U.S. Says Countries `Backtracking' on Copenhagen Climate Change Agreement
The U.S. is concerned that envoys at United Nations climate talks are “backtracking” on an agreement made in 2009 in Copenhagen, the country’s lead negotiator at the talks said.
Some nations are demanding “staggering sums” of money beyond the $100 billion pledged in Copenhagen to help them adapt to climate change, and others want carbon dioxide reductions to apply only to industrialized countries, said Jonathan Pershing, the State Department official heading the U.S. delegation.
The moves make it less likely delegates will agree on broader measures to rein in greenhouse gases and channel funds to poor nations when this year’s round of talks conclude in December in Cancun, Mexico, Pershing said. His comments coincided with wildfires brought on by drought in Russia and flooding in Pakistan that stranded 4 million people, freak weather events that scientists say will become more frequent.
“If we proceed on the route we are now on, there is no hope for an agreement” in Cancun, said Pershing. “All parties seem to be having a difficult time coming to convergence and the text is larger than it has to be.”
Delegates from about 190 countries this week in Bonn piled new demands into draft texts in both negotiating tracks. Two draft proposals offered legal options on how to avoid a gap between the end of the Kyoto Protocol in 2012 and a future agreement, said Christiana Figueres, the UN diplomat leading the talks. She said delegates must now narrow the options that more senior ministers will face in Cancun.

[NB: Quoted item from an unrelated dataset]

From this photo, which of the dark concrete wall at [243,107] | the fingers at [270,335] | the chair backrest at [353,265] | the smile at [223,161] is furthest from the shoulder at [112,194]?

“It’s difficult to cook a meal without a pot,” she said. “Governments are closer now to making the pot, and that is what they have achieved here in Bonn.”
The envoys reopened debates that were resolved in the Copenhagen Accord, including approaches toward cutting emissions between industrialized and developing countries and how to measure and verify greenhouse gas output.
“If we can close the text with no more new ideas -- let’s save that for another century -- then we can move forward,” said Grenada’s Dessima Williams, who represents the Alliance of Small Island States. “The negotiations are not matching the scientific reports, and they are too slow and not sufficiently responsive to the urgency we see on the ground.”
Current pledges by all nations remain insufficient to limit the average increase in global temperature to 2 degrees Celsius (3.6 degrees Fahrenheit), which was also agreed to in Copenhagen last year. The UN estimates that commitments amount to a cut of 12 percent to 19 percent from 1990 levels, short of the 25 to 40 percent needed.
“What is happening now reminds me of what was happening last year,” said Artur Runge-Metzger, the European Commission’s lead climate negotiator. “It seems to me like a broken record.”
Negotiators are also struggling with the fact that it may be years before the U.S. passes domestic laws on limiting emissions, said Christoph Bals, executive director of policy at the environmental group Germanwatch and an executive board member of the Munich Climate Insurance Initiative.
“The U.S. is casting a long shadow on the talks,” Bals said. “For the next few years it will be up to China and the EU to take a leadership role.”
Senate Majority Leader Harry Reid unveiled a scaled down energy bill on July 22 that failed to contain a carbon cap for the electricity industry, a carbon emissions trading system or renewable energy targets. The U.S. delegation remains committed to its target to cut CO2 emissions by about 17 percent by 2020 from 2005 levels, Pershing said today.
At stake are decisions on investments worth trillions of dollars in clean energy, efficiency and transportation equipment, including an estimated $26 trillion for the power sector alone through 2030, according to the International Energy Agency.
Some nations need to make proposals instead of criticizing what industrial nations are offering, said Mohamed Adow, an observer with non-governmental group Christian Aid.
“We need to regain the spirit of compromise in order to move forward,” he said.
Business leaders including General Electric Co. Chief Executive Officer Jeff Immelt and Duke Energy Corp.’s Chief Executive Jim Rogers have pushed for comprehensive legislation, highlighting the risks of inaction for the U.S. economy. Investment decisions are made more difficult because of uncertainties over potential cost of energy if carbon emissions are regulated, they’ve said.
“The question is what’s next?” said Norine Kennedy, vice president of energy and environment affairs at the U.S. Council for International Business whose members include GE and Coca- Cola Co. “We have to find a way to move forward.”